Dans cet article, nous étudierons 5 des ces opportunités qualifiées de quickwin, en tentant d’en évaluer l’efficacité par l’intermédiaire d’un indicateur unique, le Coefficient Multiplicateur Opérationnel ou CMO, synthèse des bénéfices opérationnels attendus vis-à-vis des investissements requis : un système de protection hard-kill pour le char Leclerc, un système CIWS pour les navires français, un Rafale de guerre électronique, un drone de combat sous-marin, ainsi que l’évolution du système de lancement vertical de missile SYLVER.
Système de protection Hard-Kill pour char Leclerc CMO x3
Qu’on le veuille ou non, il est plus que probable que l’Armée de Terre ne disposera, dans les 15 années à venir, que d’un nombre limité de chars de combat. Dans le meilleur des cas, comme évoqué précédemment, elle pourra espérer aligner 270 de ces blindés, soit une dotation presque 3 fois inférieures par division que les Armées polonaises ou américaines. En l’absence de programme intérimaire, ou d’acquisition sur étagère d’un modèle étranger, il n’existe aucune alternative évidente à cette faiblesse dimensionnante en matière d’engagement de haute intensité, comme l’ont largement démontrés les combats en Ukraine. Pour autant, à l’instar de l’Allemagne ou de la Grande-Bretagne faisant face aux mêmes contraintes, l’Armée de terre pourrait se tourner vers une solution technologique efficace pour compenser cette faiblesse, les systèmes de protection actifs Hard-kill, comme les célèbres Trophy et Iron Fist israéliens, ou ADS et TAPS allemands. Ce système permet en effet d’intercepter avec une très grande efficacité les menaces directes qui visent le char, comme les roquettes et missiles anti-chars, ainsi que les obus à faible vitesse initiale comme les obus à charge creuse. Ainsi, lors de leur premier déploiement de combat en 2011 dans les territoires occupés de Palestine, les chars Merkava israéliens équipés du système Trophy n’enregistrèrent aucune perte au combat, alors même que leurs APS avaient interceptés des dizaines de roquettes et de missiles antichars qui auraient gravement endommagés ou détruits les blindés visés.

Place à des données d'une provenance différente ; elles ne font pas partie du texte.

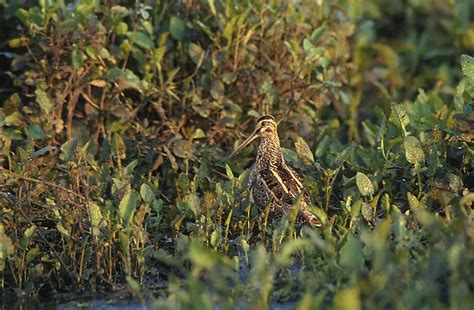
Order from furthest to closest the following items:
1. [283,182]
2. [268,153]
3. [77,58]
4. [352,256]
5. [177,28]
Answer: [177,28] → [77,58] → [268,153] → [283,182] → [352,256]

Les APS actuels comme le Trophy ou l’Iron Fist, ne permettent cependant pas d’intercepter toutes les menaces. Ainsi, les missiles à trajectoire plongeante, les munitions vagabondes, les obus d’artillerie lourde et les obus flèches tirés par un autre char, restent hors de portée de ces APS, tout au moins dans leur version actuelle. Toutefois, le plus important conflit de haute intensité de ces 30 dernières années, la guerre en Ukraine, a permis de montrer qu’une majorité de chars et de véhicules de combat d’infanterie, qu’ils soient russes ou ukrainiens, ont été détruits par des missiles antichars et des roquettes en tir tendu, ceux-là même contre lesquels les APS Hard Kill sont les plus efficaces. En outre, les nouvelles versions des APS Hard-kill offrent des capacités de protection contre les menaces plongeantes comme le missile antichar Javelin ou les munitions vagabondes. A ce titre, le prototype KF51 Panther de Rheinmetall est doté d’un APS Hard-kill Active Defence System contre les tirs tendus et les menaces cinétiques (y compris les obus flèches), ainsi que du système hard-kill Top Attack Protection System (TAPS) pour les menaces plongeantes. Ainsi équipé, le char voit sa survivabilité croitre considérablement.

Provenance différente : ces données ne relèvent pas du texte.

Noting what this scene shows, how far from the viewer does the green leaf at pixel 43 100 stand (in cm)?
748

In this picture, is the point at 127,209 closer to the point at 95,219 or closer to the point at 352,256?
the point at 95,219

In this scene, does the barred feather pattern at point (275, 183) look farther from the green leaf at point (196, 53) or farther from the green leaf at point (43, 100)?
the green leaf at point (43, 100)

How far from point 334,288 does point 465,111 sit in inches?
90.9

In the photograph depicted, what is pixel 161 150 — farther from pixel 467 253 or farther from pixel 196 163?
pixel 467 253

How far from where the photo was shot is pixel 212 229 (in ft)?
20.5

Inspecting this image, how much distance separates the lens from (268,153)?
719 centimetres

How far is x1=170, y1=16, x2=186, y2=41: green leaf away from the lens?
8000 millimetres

Le système Trophy israélien actuel offre un gain de survivabilité minimum de 2, puisqu’au moins un char sur deux en Ukraine a été détruit par des munitions contre lesquels le Trophy aurait été efficace. Par ailleurs, l’installation du Trophy sur un blindé existant est facturé 4 m$ en moyenne, tant pour le Leopard 2A7 que pour le Challenger 3. Dans le cas du Leclerc, le Coefficient Multiplicateur Opérationnel ou CMO, serait donc de 2 (gain de survivabilité) x 12(prix unitaire du char en m$) /(12 (prix unitaire du char en m$)+4(prix du Trophy installé), soit un coefficient multiplicateur de 1,5, 1 char équipé du Trophy équivaut donc 1,5 chars qui n’en seraient pas dotés. En revanche, cette vision ne vaut que pour ce qui concerne la différence entre un char neuf équipé du Trophy et un char neuf qui n’en serait pas doté. Dans le cas des Armées françaises, les chars ayant déjà été construits et financés, il n’est pas question de financer deux fois le même char. En d’autres termes, équiper les 200 chars Leclerc français destinés à la conversion MLU de systèmes Hard-Kill, donnerait une flotte de combat équivalente de 400 chars (+200 chars / survivabilité x2) pour le prix de 66 chars supplémentaires (200×4/12), soit un CMO de 200/66.66 = 3.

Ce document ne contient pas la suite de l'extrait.